In May of 1970, Priscilla turned twenty-five and Elvis threw her a surprise birthday party. “In the home movies we have,” recalled Charlie Hodge, “she was crying, just so shy.” Elvis’s decision to give her a surprise party and Priscilla’s emotional reaction showed there were still feelings between them, but not enough to overcome the fact that they had nothing in common except their daughter.

Elvis entered into another liaison in the fall of 1970, with a sexy brunette he stole from legendary Hollywood womanizer Jim Aubrey, who made the mistake of flaunting actress Barbara Leigh in front of Elvis in Vegas. Barbara was a realist who understood the ways of the show business world and did not delude herself into thinking she would ever be anything beyond Elvis Presley’s
mistress. “When I was his girlfriend, I didn’t tell anybody, I kept it private, and I didn’t have my picture taken with him. I was a known actress in those days and it would have been too public; it wouldn’t have been good for him. I respected his privacy, and I respected Priscilla’s privacy and protected them.” Barbara felt there was nothing immoral about her relationship with Elvis.
He
had pursued her, and he was not fulfilled in his marriage to Priscilla. Barbara also perceived Elvis as someone who had attained mythic status and for whom the rules no longer applied. “I didn’t see it as cheating on Priscilla. I didn’t look at it that way. Maybe good Christians out there would hate my guts. The world that we lived in, in Hollywood, was a very different world, and I never felt any guilt at all about it.… He wasn’t just a man. He wasn’t just a husband or a father. He was bigger than life. I think he belonged to the world, to anybody that wanted him or loved him. I think he belonged to everybody.”
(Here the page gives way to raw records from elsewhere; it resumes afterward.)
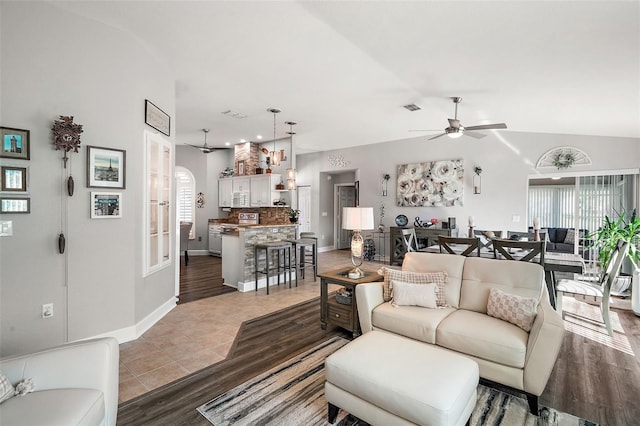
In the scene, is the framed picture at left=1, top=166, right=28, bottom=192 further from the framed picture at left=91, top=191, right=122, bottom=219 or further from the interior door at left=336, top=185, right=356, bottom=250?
the interior door at left=336, top=185, right=356, bottom=250

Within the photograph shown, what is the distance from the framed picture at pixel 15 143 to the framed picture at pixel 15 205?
35cm

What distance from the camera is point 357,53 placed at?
3307 mm

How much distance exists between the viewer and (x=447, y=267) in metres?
3.00

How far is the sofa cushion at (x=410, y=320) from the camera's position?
2525mm

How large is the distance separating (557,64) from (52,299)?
5.34 metres

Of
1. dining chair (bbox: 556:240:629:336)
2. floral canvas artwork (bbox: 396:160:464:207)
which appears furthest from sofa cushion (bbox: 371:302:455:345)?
floral canvas artwork (bbox: 396:160:464:207)

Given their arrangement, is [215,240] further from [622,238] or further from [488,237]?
[622,238]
Joyce Bova, who started dating Elvis not too long before he met Barbara Leigh, naively believed their relationship
was
exclusive and entertained the thought that she and Elvis might even marry someday. Kathy Westmoreland, a pretty brunette from Abilene, Texas, who became his backup singer in 1970, had a similarly bittersweet romance, beginning roughly around the same time. “Actually, Kathy had a very, very serious time with Elvis,” said Myrna Smith of the Sweet Inspirations, “because he was the first man she slept with, so she went through a difficult time. Because she actually believed that when Elvis told her he loved her he meant ‘I love you’—as in a relationship. Elvis loved
all
of us.”

Elvis told Barbara Leigh that the spiritual dimension was missing from his relationship with Priscilla. Kathy Westmoreland was a kindred spirit. “I knew nothing about him,” Kathy said of her first days as Elvis’s backup singer in the summer of 1970. “I had no idea he was such a special person. I was so surprised by that, and how talented he was, until I saw him live and saw he had a thousand times the charisma that the majority of stars that I worked with before had. He had this gift—even though he was an untrained singer—he had this glorious gift of interpreting songs, and style. I had put him in this niche of rockabilly, and I had no idea that he was interested in such a variety of music.” Kathy, like Priscilla, had a childhood connection to Mario Lanza, Elvis’s musical idol. “One of the first conversations we had was about Mario Lanza,” Kathy recalled. “My father had sung in
some movies with him, and [Elvis] knew the movies—scene by scene what had happened. That surprised me too.”

Kathy understood what Priscilla seemed to disdain: Elvis’s great attraction to the spiritual realm. “We carried around a lot of the same books,” she said. “Our relationship began with the metaphysical and spiritual aspects in life. We both were concerned with truth, you might call it. To me it wasn’t strange at all; it was very healthy. He was surrounded by a lot of people who had no understanding of that. That’s what drew me to him.” Kathy related to Elvis’s quest to understand why he had been given this great power over people. “He had questions and went to great lengths to study and find out what the truth was, and [he] came back to the thought that ‘This is nothing I am ever going to find the answer to,’ and [so he would] just rely on faith. Maybe that’s why he had such a great love and empathy for people, for any living thing or creature. And his love of God. He was a Christian, but he had an extended awareness and thought out those answers. He continued to think out those answers.”